The aroma of delectable food could be sensed by Long Islanders aplenty from the entrances to Eisenhower Park’s Field 5 on May 4. The park once again hosted the Long Island Marathon Weekend, with the race taking place on May 5. Despite a persistent drizzle, Long Island’s very own small-business owners rolled up to Field 5 in their traveling kitchens to usher in the inaugural Long Island Food Truck Festival.
The event was sponsored by Newsday’s Feed Me TV and coincided with the NEFCU Long Island Marathon.
“It’s nice to see how many people showed, even in the rain,” said Pat Cavlin, of East Meadow, who is a News 12 meterologist. “There are definitely more people here than I expected.”
More than a dozen vendors graced the muddy fields on Saturday, bringing with them distinctly different meals, backgrounds and stories.
“I was in I.T. for the last 35 years, and I woke up a few years ago and I said, ‘There’s got to be more to life than this’,” said Peter Robideau, founder and owner of Cheezy Pete’s food truck. “I wanted to do something that I wanted to do, and not that I had to do.”
That realization led Robideau down a new path.
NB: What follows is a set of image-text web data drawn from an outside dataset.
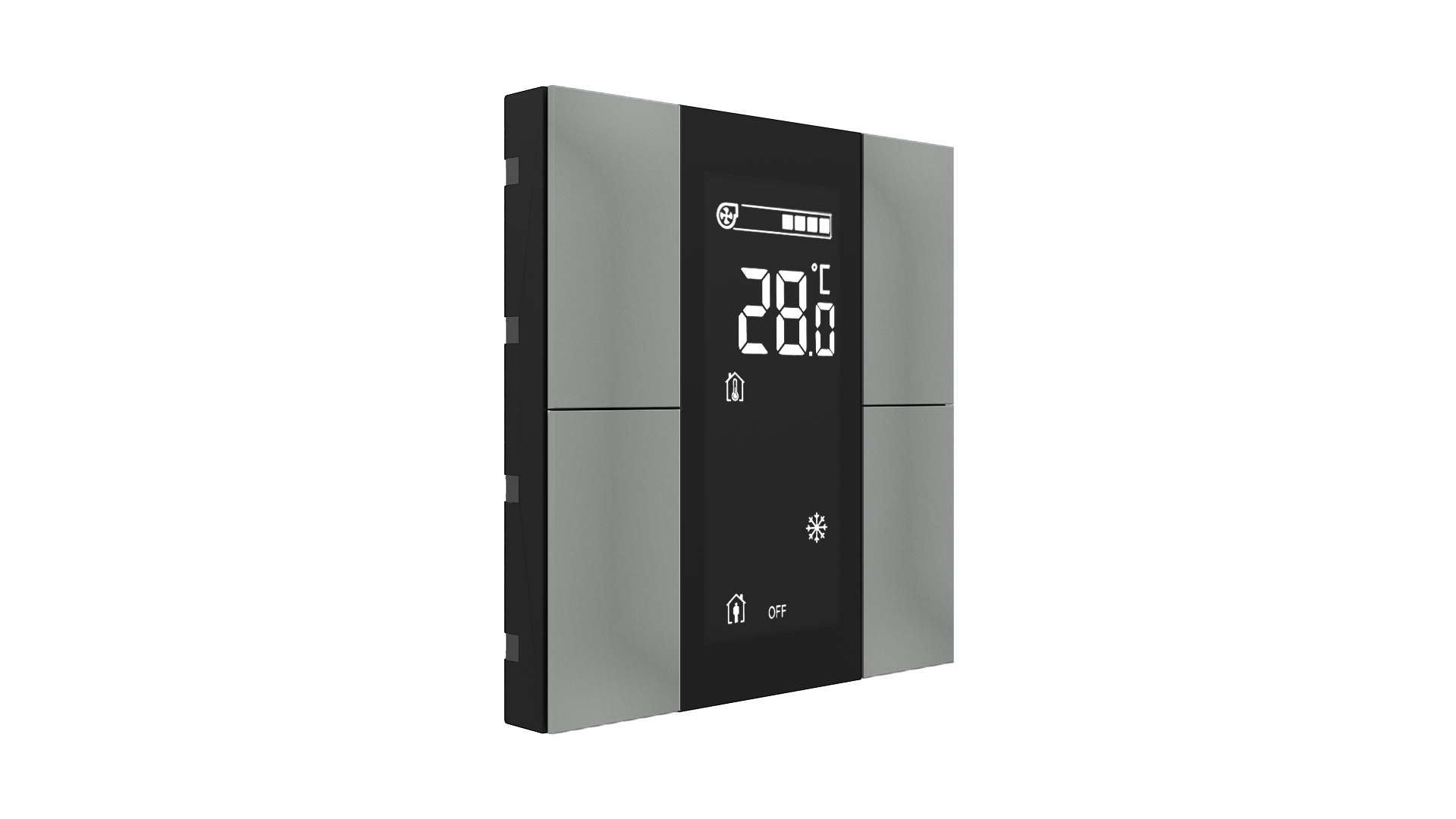 KNX Raumtemperatursensor iSwitch+ Grau Metalloptik 4 Tasten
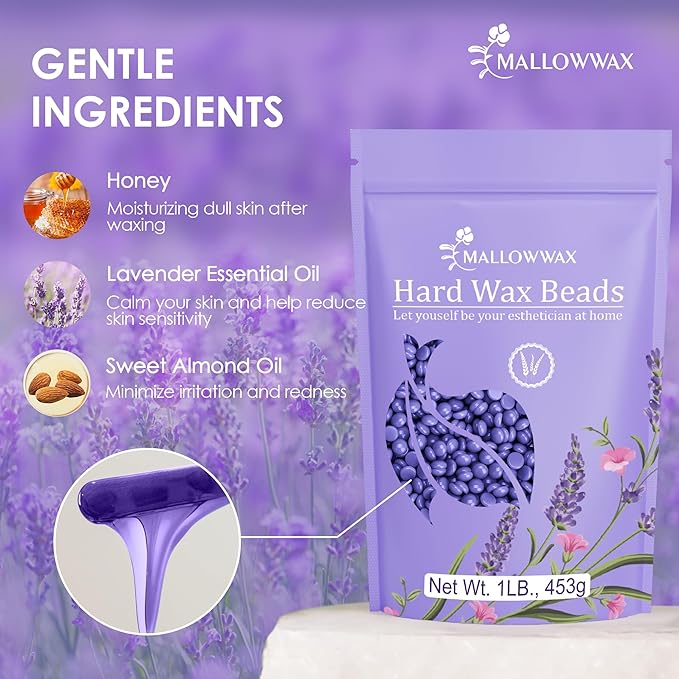 Mallowwax Hard Wax Beads, Wax Beans for Hair Removal, Natural Lavender, Stripless, Coarse Body Hair Specific - Ideal for Bikini, Brazilian, Legs, Underarms, Chest, 16 Ounce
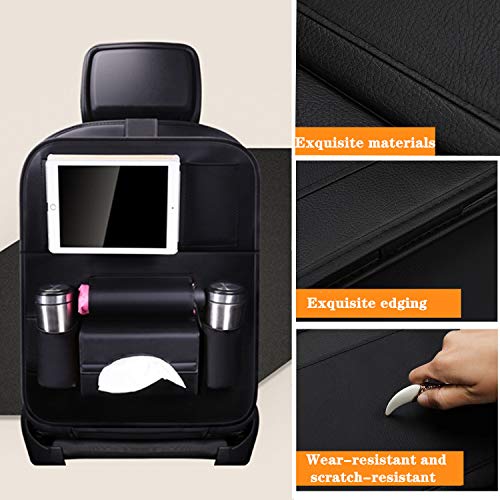 Car Backseat Organizer with Foldable Table Holder, PU Leather Backseat
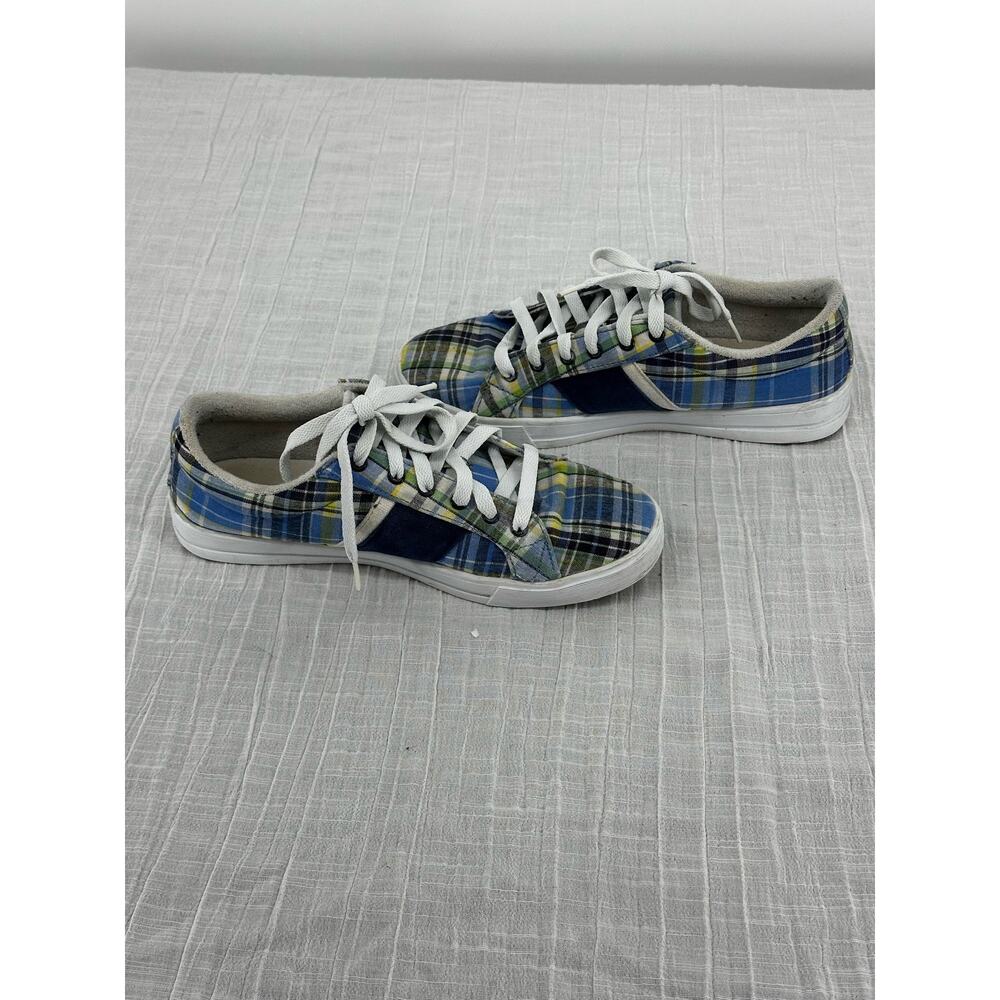 Beverly Hill Polo Club Canvas Sneakers Lace up Blue White Yellow 10 - Picture 6 of 9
He was in search of an opportunity that gave him fulfillment. The path that he chose not only made him content, but also has filled the bellies of Long Islanders for the past three years.
“I was always good with food,” Robideau said. “But I didn’t want a restaurant. A food truck was really more my speed, so I didn’t want a brick and mortar store.”
One of the busiest trucks of the day, it seems that Cheezy Pete’s has found an effective niche. Upon asking Robideau how he came to find such a desirable menu, he chuckled and said, “I just created the menu around what I like to eat. I tell people all the time, after I’m done working in the truck all day, I’ll go home and make myself a grilled cheese.”
Across the field and across the food spectrum from Cheezy Pete’s stood a gourmet crepes truck that had a constant flow of people throughout the day. Hayk Mendikyan, Crepes & Bakes owner, sold his brick and mortar store in Huntington to chase the food truck lifestyle.
“We sold the store, and last year, we built a truck,” Mendikyan said. “With the food truck lifestyle, you have freedom. I like to meet the people, do the festivals, do a lot of catering.
“I was little when I first started baking,” Mendikyan said with a smirk. “My grandma, she was French, and when I was growing up, she would make them, and I always loved crepes.”
Crepes & Bakes now focuses on festivals, farmers markets and catering.
A New York City mainstay since 1971, Uncle Gussy’s Food Truck also made an appearance at the festival. Spectators took notice and made their way to the longtime Greek staple.
“I got a chicken and lamb gyro, with fries in it. It was so good,” said Jessica Gorman. “It was definitely worth it.”
A common theme throughout conversation with vendors and spectators alike on this
weekend was a desire for Long Island food truck culture to expand.
“I think there should be more food truck culture,” Mendikyan said. “It is huge all over the world, and I think Long Island is now catching up.”
With the first-ever Long Island Food Truck Festival now in the books and the beginning of summer on the horizon, locals can be sure to expect these delicious mobile meals to pop up more frequently throughout the island.